Gül, 108 ülkede seçme ve seçilme yaşının aynı olduğunu dile getirerek, 'Bir Alman Hans, 18, 20, 21, 23, 24 yaşında milletvekili seçilebiliyor, 23 yaşında Avusturya'da bakan oluyor ama benim Trabzonlu Hasanımı sen buna layık görmüyorsun. Layık görmeyenler Yavuz Sultan Selim'i, Fatih Sultan'ı bilmeyenler. Onun evlatları en iyi şekilde milletvekilliğini yapabilir ama siz yapamazsanız o kendi sorununuz. Fatih Sultan Mehmet 21 yaşında çağ açıp çağ kapatmıştır. Şimdi gelse, '21 yaşında çağ açıp çağ kapatacağım', 'hayır, senin yaşın tutmuyor' mu diyeceğiz? Böyle bir anlayış var mı?' değerlendirmesinde bulundu.

- 'İkinci bir bayrak asla bu topraklarda dalgalanmayacak'

Yeni sistemde milletvekili sayısının 600'e çıkacak olmasının da eleştirildiğini anlatan Gül, 'Bu millet 2 milyon lira telefon faturasını millete fatura edenleri seçmez. Kendisi gibi kendisini temsil edecek milletin vekillerini gönderir.' dedi.

Gül, dünyada tüm anayasa çalışmalarının olağanüstü hallerde yapıldığını belirterek, 'Emin olun Türkiye bu hükümet sistemi değişikliğini şimdi yapamazsa daha bu meseleyle çok uğraşacak.' ifadesini kullandı.

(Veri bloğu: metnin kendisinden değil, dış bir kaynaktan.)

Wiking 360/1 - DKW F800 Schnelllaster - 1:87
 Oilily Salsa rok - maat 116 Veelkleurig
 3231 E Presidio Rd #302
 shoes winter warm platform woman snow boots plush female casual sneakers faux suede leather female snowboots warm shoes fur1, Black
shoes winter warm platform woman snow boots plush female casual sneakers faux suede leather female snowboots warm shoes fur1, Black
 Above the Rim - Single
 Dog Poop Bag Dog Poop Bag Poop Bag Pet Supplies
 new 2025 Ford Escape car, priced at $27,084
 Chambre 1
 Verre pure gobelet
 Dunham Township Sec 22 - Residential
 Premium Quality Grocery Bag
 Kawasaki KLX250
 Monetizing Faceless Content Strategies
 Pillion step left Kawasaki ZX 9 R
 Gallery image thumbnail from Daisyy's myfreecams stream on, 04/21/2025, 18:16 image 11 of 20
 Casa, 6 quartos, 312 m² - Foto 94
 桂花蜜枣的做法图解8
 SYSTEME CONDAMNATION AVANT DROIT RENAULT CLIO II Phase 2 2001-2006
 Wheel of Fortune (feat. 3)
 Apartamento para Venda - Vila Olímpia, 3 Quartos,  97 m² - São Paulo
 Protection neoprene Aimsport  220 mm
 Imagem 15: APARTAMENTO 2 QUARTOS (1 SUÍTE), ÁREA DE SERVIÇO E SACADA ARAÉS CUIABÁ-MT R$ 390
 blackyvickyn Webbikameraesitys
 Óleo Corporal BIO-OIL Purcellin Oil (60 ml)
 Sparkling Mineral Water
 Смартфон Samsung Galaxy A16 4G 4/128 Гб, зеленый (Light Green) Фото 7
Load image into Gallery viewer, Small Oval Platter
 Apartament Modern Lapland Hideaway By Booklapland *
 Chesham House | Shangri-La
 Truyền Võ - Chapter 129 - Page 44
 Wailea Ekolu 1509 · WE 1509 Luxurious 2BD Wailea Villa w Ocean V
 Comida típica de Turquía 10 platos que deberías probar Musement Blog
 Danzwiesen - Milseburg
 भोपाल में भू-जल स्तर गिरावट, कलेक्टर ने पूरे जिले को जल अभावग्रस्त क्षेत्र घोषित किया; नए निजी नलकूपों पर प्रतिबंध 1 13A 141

Türkiye'de cumhuriyetin, demokrasinin, laikliğin, birliğinin teminatının AK Parti olduğunun altını çizen Gül, şöyle dedi:

'AK Parti asla milletin hilafına olacak bir şeye öncülük yapmaz. Bu ülkede asıl cumhuriyete, rejime tehdit 15 Temmuz'da yaşandı. Sayın Cumhurbaşkanımız, Başbakanımız millete liderlik yaparak o en kara, zor günde milletin önünde bayraktarlık yaptı. 'Ben milletin iradesinin üzerinde hiçbir güç tanımam' diyerek milleti demokrasiye, cumhuriyete, laik Türkiye'yi, rejimi korumaya çağıran sen değildin Sayın Kılıçdaroğlu, Cumhurbaşkanımız Recep Tayyip Erdoğan'dı. Senin o gece o saatlerde nerede olduğun hala belli değil, bir muamma ama milletin karşısında dimdik duran bu milletin bir adamı vardı.'

'Hayır' diyenlerin 'ülke bölünsün' diye mücadele eden, çukur kazanlar olduğunu aktaran Gül, şu değerlendirmelerde bulundu:

'Bu sistem için 'ülkeyi bölecek' diyorlar, kocaman yalan. Bu ülkeyi bölecekse bölücü terör örgütü Kandil'den niye buna karşı çıkıyor? Buna bir cevap verir misiniz? Tek devletimiz var, asla bu devlet içerisinde bir paralel devlete, başka bir devlete izin vermeyeceğiz. Bunun yolu da 16 Nisan'da güçlü bir 'evet'tir. Tek bayrağımız var adını şehidimizin kanından alan ay-yıldızlı bayrağımız. İkinci bir bayrak asla bu topraklarda dalgalanmayacak. Öyle bir 'evet' vereceğiz ki sesi Kandil'den duyulacak, panik haline gelecekler, kaçacak yer arayacaklar inşallah. Öyle bir güçlü 'evet' vereceğiz ki Pensilvanya'daki FETÖ çetesinin lideri kaçacak yer arayacak. Öyle bir 'evet' diyeceğiz ki cumhurbaşkanlığı hükümet sistemi önce CHP'yi değiştirerek kasetle gelen CHP'nin Genel Başkanı, sandıktan güçlü 'evet'le CHP de değişecek.'

Toplantıya AK Parti Genel Merkez SKM Başkanı Yıldız Seferinoğlu, AK Parti MKYK Üyesi ve Trabzon Milletvekili Ayşe Sula Köseoğlu, AK Parti Trabzon Milletvekili Salih Cora, Büyükşehir Belediye Başkanı Orhan Fevzi Gümrükçüoğlu, Ortahisar Belediye Başkanı Ahmet Metin Genç, AK Parti İl Başkanı Haydar Revi ile partililer katıldı.